Распознав за молчанием эту его невыносимую улыбку, от которой веяло сознанием собственного превосходства, - пусть и не над ней, но над всеми остальными людьми уж точно, а ведь она на самом деле мало чем от них отличалась, и в тайне боялась, что он ее с ними смешает, - и еще чем-то трудноуловимым, таким, чего она не могла объяснить, но что невероятно ее раздражало, она ощутила, как изнутри ее существа поднимается ярость, слепая ненависть не только к нему, а ко всем прошедшим через ее жизнь мужчинам, однако, этот его последующий вздох и сквозная, смешанная с грустью ласка в голосе, совершенно ее обезоружили, и она проговорила совсем не то, что собиралась:
 
- Я сейчас несколько занята, - было сказано столь неуверенно, что даже школьник без труда уловил бы в интонациях банальную ложь, и, понимая это, Лина покраснела, осеклась, а затем и вовсе сбилась, проговорив не то, что планировала: - Но...хорошо.
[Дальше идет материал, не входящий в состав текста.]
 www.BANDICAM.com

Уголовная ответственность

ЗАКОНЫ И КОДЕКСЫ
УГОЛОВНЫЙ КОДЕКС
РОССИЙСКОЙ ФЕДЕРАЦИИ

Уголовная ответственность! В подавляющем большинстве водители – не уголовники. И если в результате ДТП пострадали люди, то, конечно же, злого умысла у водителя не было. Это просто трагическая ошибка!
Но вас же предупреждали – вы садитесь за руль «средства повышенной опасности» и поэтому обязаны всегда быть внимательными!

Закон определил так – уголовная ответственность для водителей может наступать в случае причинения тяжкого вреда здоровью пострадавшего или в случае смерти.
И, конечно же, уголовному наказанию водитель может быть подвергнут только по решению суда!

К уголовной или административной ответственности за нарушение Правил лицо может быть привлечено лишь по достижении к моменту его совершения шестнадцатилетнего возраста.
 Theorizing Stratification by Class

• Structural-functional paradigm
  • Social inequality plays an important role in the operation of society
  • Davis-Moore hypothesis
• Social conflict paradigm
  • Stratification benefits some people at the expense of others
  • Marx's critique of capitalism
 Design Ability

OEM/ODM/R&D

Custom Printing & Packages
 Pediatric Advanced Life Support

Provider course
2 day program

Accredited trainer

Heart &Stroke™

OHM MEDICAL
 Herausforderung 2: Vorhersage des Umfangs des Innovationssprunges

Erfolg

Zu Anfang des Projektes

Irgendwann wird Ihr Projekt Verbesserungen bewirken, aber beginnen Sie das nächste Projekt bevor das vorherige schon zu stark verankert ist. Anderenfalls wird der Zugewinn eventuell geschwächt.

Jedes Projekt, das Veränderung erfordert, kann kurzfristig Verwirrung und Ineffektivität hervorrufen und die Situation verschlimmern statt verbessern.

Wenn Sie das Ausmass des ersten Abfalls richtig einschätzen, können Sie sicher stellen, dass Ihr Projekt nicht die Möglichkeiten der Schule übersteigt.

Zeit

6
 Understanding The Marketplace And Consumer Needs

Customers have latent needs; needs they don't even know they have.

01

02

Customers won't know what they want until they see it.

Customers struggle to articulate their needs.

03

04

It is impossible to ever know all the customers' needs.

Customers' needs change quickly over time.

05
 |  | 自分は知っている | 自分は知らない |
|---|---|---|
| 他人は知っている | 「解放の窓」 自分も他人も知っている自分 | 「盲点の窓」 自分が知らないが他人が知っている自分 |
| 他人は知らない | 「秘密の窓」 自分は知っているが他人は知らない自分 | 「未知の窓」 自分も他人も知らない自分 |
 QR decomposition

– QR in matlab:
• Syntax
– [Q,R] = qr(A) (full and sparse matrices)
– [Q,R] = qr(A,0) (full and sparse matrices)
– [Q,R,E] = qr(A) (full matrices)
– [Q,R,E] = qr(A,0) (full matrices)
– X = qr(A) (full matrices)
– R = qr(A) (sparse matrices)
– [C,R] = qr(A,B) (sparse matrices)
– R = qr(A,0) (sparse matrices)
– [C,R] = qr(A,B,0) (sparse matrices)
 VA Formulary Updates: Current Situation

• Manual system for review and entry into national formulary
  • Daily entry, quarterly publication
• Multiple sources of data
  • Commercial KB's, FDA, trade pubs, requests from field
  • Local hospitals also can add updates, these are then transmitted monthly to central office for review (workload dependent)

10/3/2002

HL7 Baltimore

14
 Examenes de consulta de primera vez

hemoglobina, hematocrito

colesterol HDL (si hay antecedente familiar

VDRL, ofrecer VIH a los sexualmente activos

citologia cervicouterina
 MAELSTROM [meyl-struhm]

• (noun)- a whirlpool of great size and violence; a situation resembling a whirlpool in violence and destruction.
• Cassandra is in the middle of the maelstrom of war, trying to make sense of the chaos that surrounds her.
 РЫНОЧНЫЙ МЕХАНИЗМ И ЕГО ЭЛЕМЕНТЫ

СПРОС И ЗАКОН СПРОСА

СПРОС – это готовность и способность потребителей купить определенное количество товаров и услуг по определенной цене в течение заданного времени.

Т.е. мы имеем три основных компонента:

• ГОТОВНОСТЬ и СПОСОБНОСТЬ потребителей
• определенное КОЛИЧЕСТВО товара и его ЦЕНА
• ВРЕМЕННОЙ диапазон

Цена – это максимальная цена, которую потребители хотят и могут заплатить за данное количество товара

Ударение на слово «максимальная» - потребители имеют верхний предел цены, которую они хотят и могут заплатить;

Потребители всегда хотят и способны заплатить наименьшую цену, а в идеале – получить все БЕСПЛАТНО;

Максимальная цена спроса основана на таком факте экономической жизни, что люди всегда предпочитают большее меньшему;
Я наберу тебя, когда освобожусь.
 
Раскаиваться было поздно, но ведь можно было просто включить привычный режим "тепло-холод", что и было ею проделано.
 
Всякий раз, когда у нее возникал позыв набрать его номер, она переключала свою мысль на рабочие проблемы, пытаясь нейтрализовать таким образом досаждавшую ей тягу к этому мужчине, обаяние которого имело такие истоки, что она затруднялась их определить и классифицировать.
 
Это великолепно работало днем, когда профессиональные обязанности и без того требовали ее постоянной на них концентрации, а поздним вечером, оставшись в одиночестве в своей спальне, Лина давала волю своим рукам и фантазии, безоглядно сдаваясь на милость вожделенному фантому, полностью теряя себя в прибое мучительного желания, которому отказывала в реальном воплощении, всё удлиняя и удлиняя паузу в болезненно-рваных отношениях.
 
Кроме того, отталкивая от себя Олега, она испытывала такое тонкое и в тоже время острое наслаждение, что не была способна отказать себе в искушении причинить ему боль.
 
Но всё это не шло ни в какое сравнение с тем ощущением, которое Лина испытывала, когда сквозь страх его потерять, не взирая на то, что какой-то одной из сторон своей натуры она успевала значительно от него отдалиться, всё же ухитрялась дотянуться до него, снова захватить всё самое в нем чувствительное, чтобы вновь и вновь возвращать его, как возвращает с того света обреченного умереть пациента безжалостный и тщеславный доктор.
 
Эта игра так захватывала ее, что воспринималась с ужасающей серьезностью, хотя каждый рывок от него в сторону и каждое последующее возвращение, отрывали по довольно существенному куску от того чувства, каковое она действительно поначалу к нему испытывала.
 
Отталкивать от себя любящего человека оказалось не менее волнующим, соблазнительным и сладострастным действом, чем упоение его объятиями.
 
Двойная боль, испытываемая ею, затем стушевывалась, уступая место восторгу от зрелища его страданий, и, чем больше мучений Лина ему причиняла, тем более счастливой она себя ощущала, пусть и обманчиво, но всё же так зримо над ним в эти минуты возвышаясь.